» **What is expected**:
Starting with the line that contains "Which item among", set down each line through the end of the entries below, exactly and with nothing added.

-- Input data start --

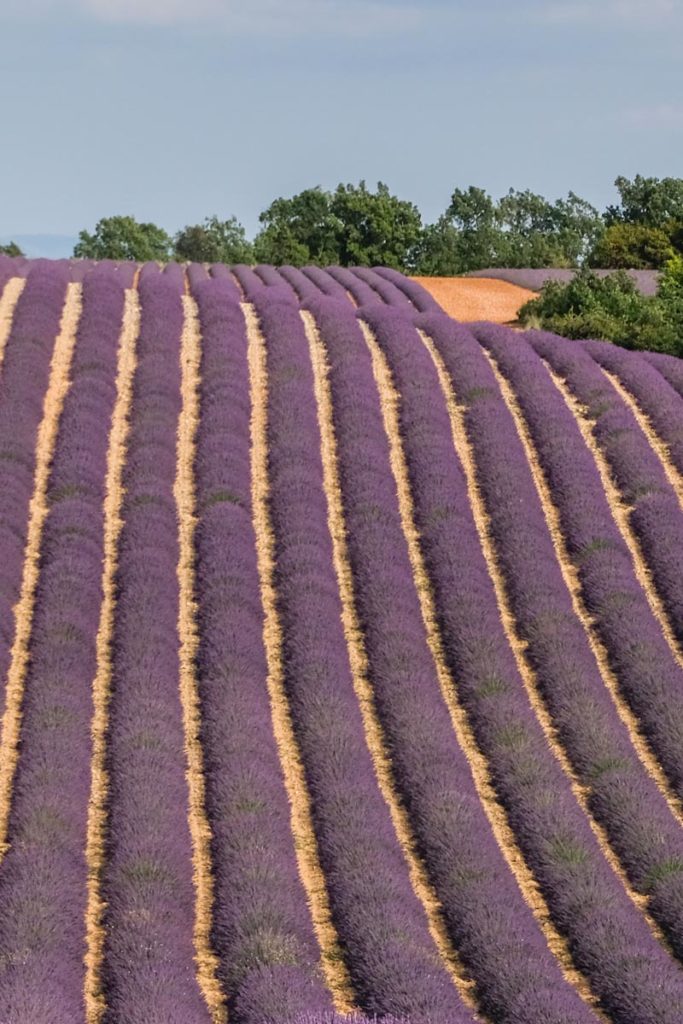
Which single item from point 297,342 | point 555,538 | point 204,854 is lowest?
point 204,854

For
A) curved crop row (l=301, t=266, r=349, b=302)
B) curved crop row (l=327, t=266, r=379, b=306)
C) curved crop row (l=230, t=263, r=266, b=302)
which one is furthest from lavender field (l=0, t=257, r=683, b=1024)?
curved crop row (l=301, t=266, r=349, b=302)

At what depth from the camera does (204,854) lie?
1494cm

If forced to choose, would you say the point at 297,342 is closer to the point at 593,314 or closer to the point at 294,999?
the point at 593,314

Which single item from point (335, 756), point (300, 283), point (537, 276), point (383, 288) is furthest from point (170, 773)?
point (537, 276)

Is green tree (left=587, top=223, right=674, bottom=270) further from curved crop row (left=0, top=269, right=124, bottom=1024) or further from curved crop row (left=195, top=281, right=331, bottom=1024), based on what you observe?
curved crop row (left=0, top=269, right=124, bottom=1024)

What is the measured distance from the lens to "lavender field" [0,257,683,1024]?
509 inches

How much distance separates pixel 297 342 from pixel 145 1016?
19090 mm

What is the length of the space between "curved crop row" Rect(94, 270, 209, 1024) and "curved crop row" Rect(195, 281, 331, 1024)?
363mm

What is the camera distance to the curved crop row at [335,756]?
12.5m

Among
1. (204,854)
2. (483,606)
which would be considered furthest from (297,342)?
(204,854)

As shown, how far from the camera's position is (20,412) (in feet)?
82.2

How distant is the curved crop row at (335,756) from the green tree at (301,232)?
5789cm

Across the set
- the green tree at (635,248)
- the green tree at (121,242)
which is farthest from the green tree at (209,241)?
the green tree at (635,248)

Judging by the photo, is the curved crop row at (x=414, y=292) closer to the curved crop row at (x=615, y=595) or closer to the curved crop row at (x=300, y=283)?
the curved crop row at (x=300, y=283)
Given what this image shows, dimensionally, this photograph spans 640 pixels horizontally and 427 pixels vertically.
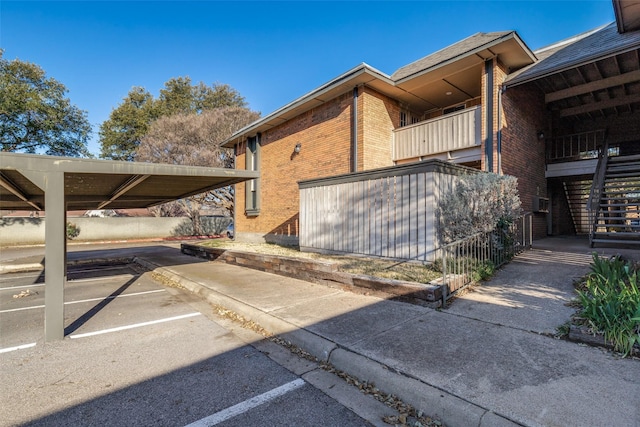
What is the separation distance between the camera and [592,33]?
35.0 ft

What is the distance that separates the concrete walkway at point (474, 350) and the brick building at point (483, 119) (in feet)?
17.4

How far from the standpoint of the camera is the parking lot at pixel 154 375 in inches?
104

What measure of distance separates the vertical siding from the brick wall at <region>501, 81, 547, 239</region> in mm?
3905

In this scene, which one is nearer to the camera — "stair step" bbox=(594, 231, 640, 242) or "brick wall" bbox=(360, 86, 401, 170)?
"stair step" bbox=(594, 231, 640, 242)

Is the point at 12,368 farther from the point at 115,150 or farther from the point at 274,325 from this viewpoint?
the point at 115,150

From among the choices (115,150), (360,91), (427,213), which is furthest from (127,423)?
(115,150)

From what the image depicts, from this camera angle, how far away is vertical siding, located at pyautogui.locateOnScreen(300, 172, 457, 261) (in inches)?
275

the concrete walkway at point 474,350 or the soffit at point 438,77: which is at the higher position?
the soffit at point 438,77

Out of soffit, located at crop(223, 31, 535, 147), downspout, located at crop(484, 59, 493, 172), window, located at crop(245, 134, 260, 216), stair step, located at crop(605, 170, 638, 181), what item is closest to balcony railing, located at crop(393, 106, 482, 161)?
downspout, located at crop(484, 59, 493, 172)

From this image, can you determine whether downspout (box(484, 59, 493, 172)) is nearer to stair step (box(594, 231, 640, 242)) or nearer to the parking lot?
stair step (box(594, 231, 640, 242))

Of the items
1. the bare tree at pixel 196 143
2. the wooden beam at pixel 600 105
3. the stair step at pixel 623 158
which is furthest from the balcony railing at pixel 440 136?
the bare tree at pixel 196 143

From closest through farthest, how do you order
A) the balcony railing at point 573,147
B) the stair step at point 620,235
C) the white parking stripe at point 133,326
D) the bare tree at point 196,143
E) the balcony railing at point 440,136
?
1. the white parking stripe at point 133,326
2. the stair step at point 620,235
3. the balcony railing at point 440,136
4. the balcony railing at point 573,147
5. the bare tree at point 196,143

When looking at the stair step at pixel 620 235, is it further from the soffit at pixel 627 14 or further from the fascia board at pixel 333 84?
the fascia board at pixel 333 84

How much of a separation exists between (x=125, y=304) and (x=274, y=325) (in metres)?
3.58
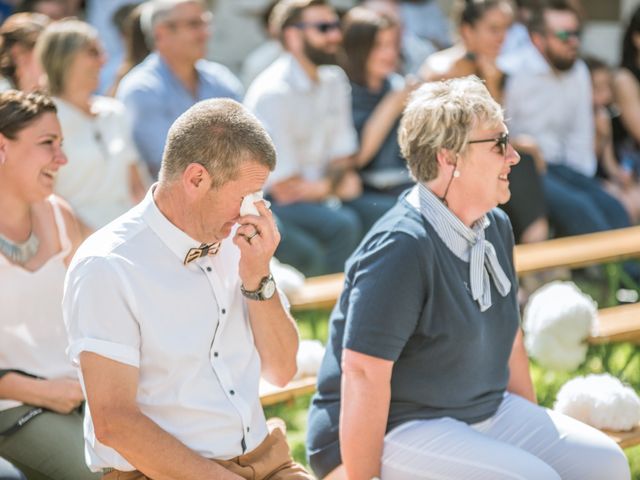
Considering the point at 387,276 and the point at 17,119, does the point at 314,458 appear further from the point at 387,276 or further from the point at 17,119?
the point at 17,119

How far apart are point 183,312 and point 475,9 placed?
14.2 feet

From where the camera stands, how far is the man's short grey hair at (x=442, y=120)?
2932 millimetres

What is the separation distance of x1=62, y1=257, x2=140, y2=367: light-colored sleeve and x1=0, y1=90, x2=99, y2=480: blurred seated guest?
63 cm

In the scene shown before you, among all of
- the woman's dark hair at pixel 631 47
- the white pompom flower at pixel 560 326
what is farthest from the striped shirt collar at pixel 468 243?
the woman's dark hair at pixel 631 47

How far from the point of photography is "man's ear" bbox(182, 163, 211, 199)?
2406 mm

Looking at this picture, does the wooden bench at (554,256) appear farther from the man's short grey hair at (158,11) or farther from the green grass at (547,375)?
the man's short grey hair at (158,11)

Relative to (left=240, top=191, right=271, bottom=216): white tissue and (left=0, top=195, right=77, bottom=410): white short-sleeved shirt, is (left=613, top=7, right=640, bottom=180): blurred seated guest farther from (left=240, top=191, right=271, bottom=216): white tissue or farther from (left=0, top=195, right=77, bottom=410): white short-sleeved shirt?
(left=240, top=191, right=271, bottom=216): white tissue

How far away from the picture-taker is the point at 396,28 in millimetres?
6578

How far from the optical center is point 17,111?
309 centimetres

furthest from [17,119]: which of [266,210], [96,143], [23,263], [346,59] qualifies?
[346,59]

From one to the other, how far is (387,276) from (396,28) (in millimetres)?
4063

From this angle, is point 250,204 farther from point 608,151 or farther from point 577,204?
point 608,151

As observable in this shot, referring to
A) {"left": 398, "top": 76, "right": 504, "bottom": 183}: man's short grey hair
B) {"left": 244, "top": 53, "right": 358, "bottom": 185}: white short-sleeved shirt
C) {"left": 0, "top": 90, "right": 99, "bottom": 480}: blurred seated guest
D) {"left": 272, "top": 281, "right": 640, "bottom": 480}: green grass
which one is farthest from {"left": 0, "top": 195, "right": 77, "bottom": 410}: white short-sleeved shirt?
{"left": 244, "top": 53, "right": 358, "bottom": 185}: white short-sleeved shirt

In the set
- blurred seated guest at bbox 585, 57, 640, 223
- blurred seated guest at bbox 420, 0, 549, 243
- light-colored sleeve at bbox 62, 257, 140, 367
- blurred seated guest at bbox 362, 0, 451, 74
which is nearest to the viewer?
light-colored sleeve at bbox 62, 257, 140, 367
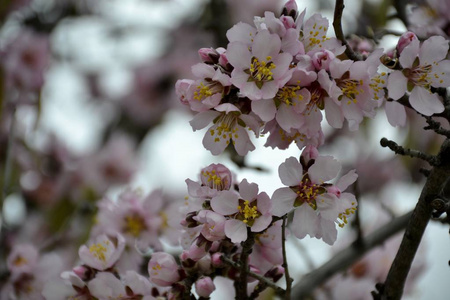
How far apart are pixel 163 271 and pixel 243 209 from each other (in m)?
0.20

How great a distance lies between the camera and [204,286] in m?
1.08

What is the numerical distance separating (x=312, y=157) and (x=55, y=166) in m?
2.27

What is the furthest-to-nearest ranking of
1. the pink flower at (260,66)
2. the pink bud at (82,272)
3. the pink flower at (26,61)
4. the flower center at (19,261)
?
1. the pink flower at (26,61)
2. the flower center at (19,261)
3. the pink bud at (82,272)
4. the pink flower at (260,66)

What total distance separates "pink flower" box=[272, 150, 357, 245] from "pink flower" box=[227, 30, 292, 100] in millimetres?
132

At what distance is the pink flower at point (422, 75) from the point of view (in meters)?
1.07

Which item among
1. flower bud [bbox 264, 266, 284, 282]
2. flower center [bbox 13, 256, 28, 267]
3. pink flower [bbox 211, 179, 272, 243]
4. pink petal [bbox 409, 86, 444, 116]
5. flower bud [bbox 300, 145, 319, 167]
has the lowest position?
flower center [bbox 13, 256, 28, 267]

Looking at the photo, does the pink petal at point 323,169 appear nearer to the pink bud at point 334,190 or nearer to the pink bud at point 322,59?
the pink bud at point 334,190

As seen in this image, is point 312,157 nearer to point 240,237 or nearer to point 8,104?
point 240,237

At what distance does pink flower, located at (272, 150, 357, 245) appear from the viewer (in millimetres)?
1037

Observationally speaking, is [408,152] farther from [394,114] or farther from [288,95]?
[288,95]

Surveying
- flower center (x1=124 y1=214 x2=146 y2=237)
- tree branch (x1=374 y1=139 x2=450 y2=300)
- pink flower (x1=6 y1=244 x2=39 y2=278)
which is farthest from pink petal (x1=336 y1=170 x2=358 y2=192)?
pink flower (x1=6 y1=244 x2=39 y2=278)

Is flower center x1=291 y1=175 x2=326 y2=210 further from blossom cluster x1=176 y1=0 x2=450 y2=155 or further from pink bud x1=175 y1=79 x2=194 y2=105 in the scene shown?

-- Input data end --

» **Written answer**:
Which item among
1. flower bud [bbox 264, 266, 284, 282]
2. flower center [bbox 13, 256, 28, 267]
3. pink flower [bbox 211, 179, 272, 243]
4. pink petal [bbox 409, 86, 444, 116]
5. flower bud [bbox 300, 145, 319, 167]
has the lowest position?
flower center [bbox 13, 256, 28, 267]

Looking at the photo, does the pink petal at point 323,169 appear nearer to the pink bud at point 334,190 or nearer to the pink bud at point 322,59?
the pink bud at point 334,190

As seen in this image, is point 312,157 nearer to point 240,237 or nearer to point 8,104?
point 240,237

At what distance does pink flower, located at (272, 150, 357, 245) appear from the viewer (in millimetres)?
1037

Observationally speaking, is [408,152] farther from [394,114] or farther from [288,95]?
[288,95]

Surveying
- flower center (x1=124 y1=214 x2=146 y2=237)
- tree branch (x1=374 y1=139 x2=450 y2=300)
- pink flower (x1=6 y1=244 x2=39 y2=278)
which is farthest from pink petal (x1=336 y1=170 x2=358 y2=192)?
pink flower (x1=6 y1=244 x2=39 y2=278)

Is flower center x1=291 y1=175 x2=326 y2=210 further from blossom cluster x1=176 y1=0 x2=450 y2=155 or further from pink bud x1=175 y1=79 x2=194 y2=105 in the scene shown?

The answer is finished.